It has taken a lot of thinking and riding and writing and talking and reading and researching to get here. I'd like to share that journey with you. Just like in real life, there's no way I could've arrived here without my bicycle. Just like many Feminists use their art, or punk rock music, or protests to express and develop their idea of Feminism, the bike was my key.
Here's what happened. The owner of a women-focused bike shop read a blog post mentioning my angst over Feminism and she called me out on it. Or, rather, she e-mailed and asked if we could share our differing perspectives over a beer. Just being invited to discuss a topic that I've been so conflicted about triggered a deliberate sorting out of my thoughts. So, I was thankful to her before I even took a sip of my IPA. When she told me she opened her business as an expression of her Feminism, I was humbled and inspired.
The same week, I was interviewed on the Sprocket Podcast. The host surprised me when he asked about that same blog post, The Pink Conversation, which was one of the toughest entries I've ever written. Suddenly I had to scramble to try and articulate my feelings on this turmoil-coated topic.
What I discovered is that my past distaste at Feminism has its root in my distaste as being pigeon-holed as a female. Much of the Feminism I've been exposed to first-hand works by separating women from men. I don't find this empowering - quite the reverse. What does make me feel empowered is my bike. When I started comparing my exposure to Feminism-empowerment and bike-empowerment, it all started to come clear.
I get especially ruffled when I am referred to as a female cyclist. I am a cyclist. I am certainly a woman, but I am also white and no one calls me a white cyclist. I get pretty pissed off when any accomplishment I am proud of is reduced to my gender. I nearly cried when I saw (f) after my hard-earned R12 status. The men didn't have (m) after their names. These types of events and the reactions I had to them caused me to disown my gender, and Feminism along with it.
I experience a feeling of pure power as a cyclist, and I'm not just talking about the emotional and physical part.
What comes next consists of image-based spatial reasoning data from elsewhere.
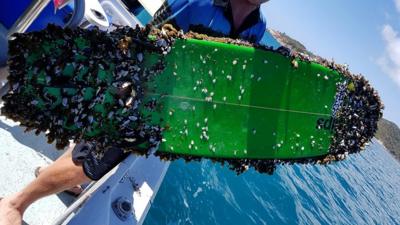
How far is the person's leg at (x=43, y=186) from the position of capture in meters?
3.07

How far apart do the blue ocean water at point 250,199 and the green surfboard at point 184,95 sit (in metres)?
2.93

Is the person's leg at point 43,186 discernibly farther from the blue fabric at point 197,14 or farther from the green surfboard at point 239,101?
the blue fabric at point 197,14

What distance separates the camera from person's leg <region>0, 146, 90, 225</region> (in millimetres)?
3068

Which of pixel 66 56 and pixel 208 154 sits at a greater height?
pixel 66 56

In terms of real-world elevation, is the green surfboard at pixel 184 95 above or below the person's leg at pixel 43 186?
above

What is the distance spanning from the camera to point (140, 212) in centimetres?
414

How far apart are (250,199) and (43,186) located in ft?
28.6

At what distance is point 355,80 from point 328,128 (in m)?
0.82

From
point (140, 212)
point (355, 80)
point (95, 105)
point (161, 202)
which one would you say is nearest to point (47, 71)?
point (95, 105)

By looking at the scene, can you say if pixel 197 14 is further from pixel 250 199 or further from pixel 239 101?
pixel 250 199

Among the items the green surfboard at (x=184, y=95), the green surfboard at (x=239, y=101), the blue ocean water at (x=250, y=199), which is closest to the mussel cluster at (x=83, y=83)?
the green surfboard at (x=184, y=95)

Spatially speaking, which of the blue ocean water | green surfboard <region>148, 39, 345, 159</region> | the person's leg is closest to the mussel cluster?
green surfboard <region>148, 39, 345, 159</region>

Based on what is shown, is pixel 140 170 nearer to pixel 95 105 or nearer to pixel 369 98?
pixel 95 105

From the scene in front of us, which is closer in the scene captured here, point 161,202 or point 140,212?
point 140,212
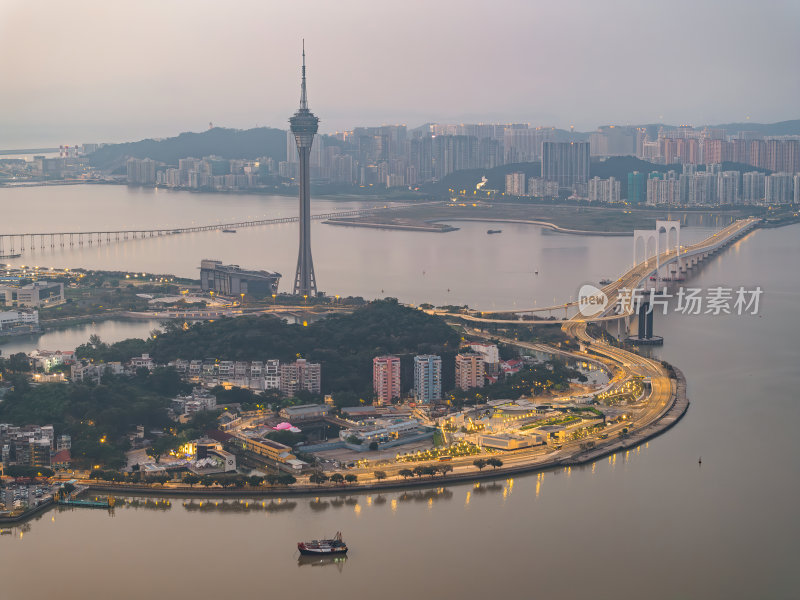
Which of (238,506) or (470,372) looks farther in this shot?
(470,372)

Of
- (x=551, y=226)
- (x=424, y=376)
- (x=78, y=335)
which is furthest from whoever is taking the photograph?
(x=551, y=226)

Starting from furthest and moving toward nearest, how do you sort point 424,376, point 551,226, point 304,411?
point 551,226 → point 424,376 → point 304,411

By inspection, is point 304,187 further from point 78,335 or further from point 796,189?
point 796,189

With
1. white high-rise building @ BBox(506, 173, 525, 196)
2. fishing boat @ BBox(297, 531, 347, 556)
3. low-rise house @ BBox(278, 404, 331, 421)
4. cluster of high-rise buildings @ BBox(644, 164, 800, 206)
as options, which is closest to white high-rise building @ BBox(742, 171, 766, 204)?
cluster of high-rise buildings @ BBox(644, 164, 800, 206)

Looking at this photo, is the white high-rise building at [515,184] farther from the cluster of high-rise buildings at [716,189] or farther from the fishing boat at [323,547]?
the fishing boat at [323,547]

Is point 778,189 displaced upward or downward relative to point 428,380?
upward

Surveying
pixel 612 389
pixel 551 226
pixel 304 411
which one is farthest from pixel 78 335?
pixel 551 226
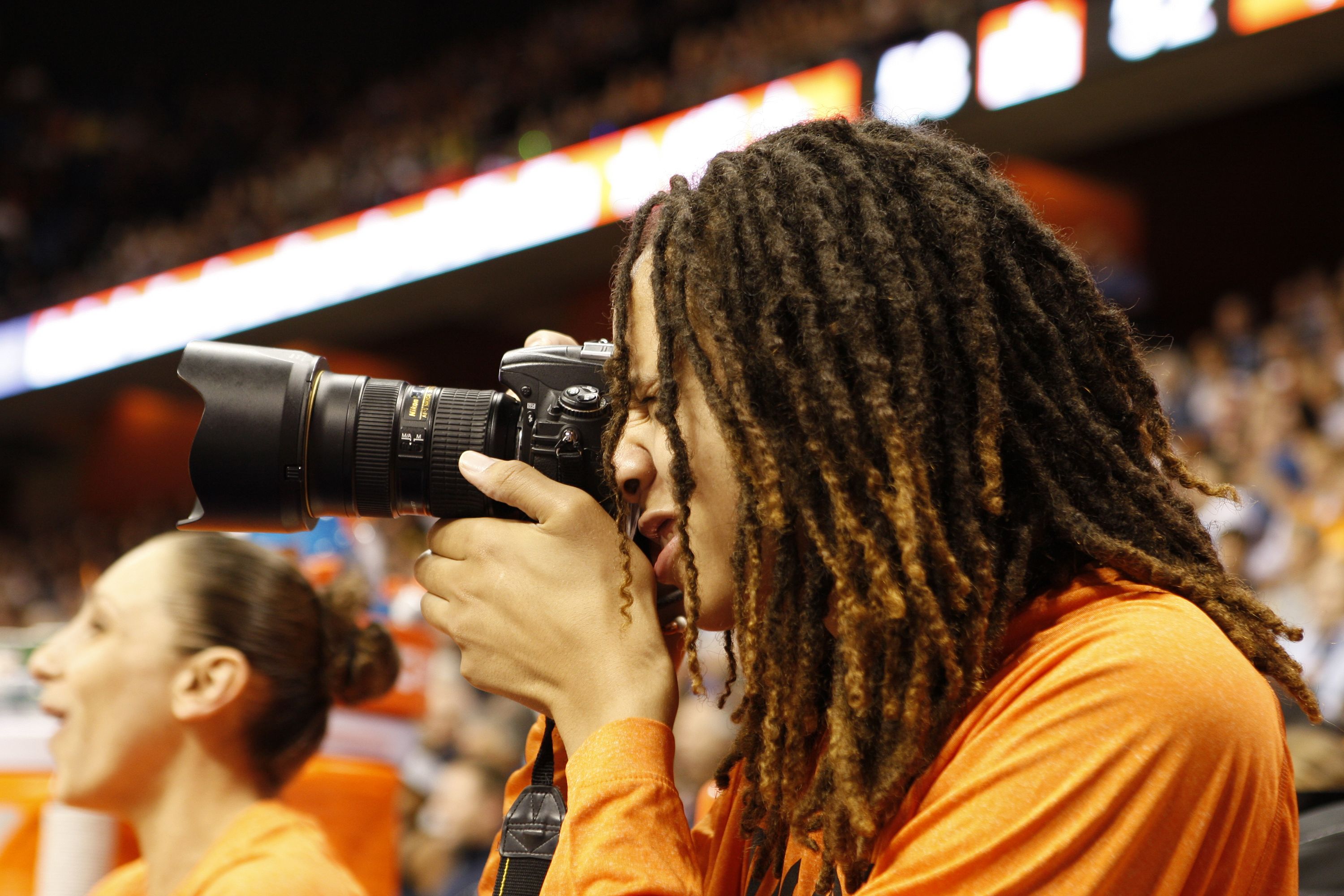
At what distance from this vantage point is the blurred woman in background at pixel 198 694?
136cm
I'm talking about "owning" my part of the road, including standing up to motorists or other road users who don't share properly. No one told me how to do that. No particular book or movie or inspirational friend gave me the nerve or know-how to take what is mine. It just came naturally, instinctually, to me.
The main thing I've discovered about Feminism is that although the definition is "seeking equal rights for women", there's no one right way to do it. We each get to define or redefine just how to be a Feminist, and how to best use our Feminism to spread power. What this means is that Feminists who use gender segregation don't have it wrong. It's their way and it works for them. And it doesn't mean I'm a giant hypocrite if I join in with women-only events, taking what I want from them, and sharing what I want too.
It's funny, it's been right in front of me all along. Just like my relationship with bicycling - instead of looking to my peers for the "right way", I define my own "right way" and live it and share it. Just like my apathy about what motorists think of my cycling, I don't have to model my Feminist behaviors around someone else's definition of what's right.
I will open my mind and join any and all groups proclaiming themselves as Feminists to try them on for size. Most recently, I joined the Women's Bike Swarm. These young revolutionary chicks are tough and empowered and way ahead of me in their expression of Feminism.
My first act as a newly minted Feminist is to post this blog. My second act is to proclaim that I'd like to stop using (and hearing) the term male-dominated, especially when it comes to describing cycling demographics and the bike industry. That implies superiority when it's meant to describe majority. I propose male-majority instead.
Just like a newbie cyclist, I'm probably going to make a lot of mistakes while I learn about my new status as Feminist and how to express it. I may cuff my left pant leg instead of my right. I may wear underwear under my chammy. I may overlap wheels. But I'll pedal ahead anyway and be proud of my rookie mark.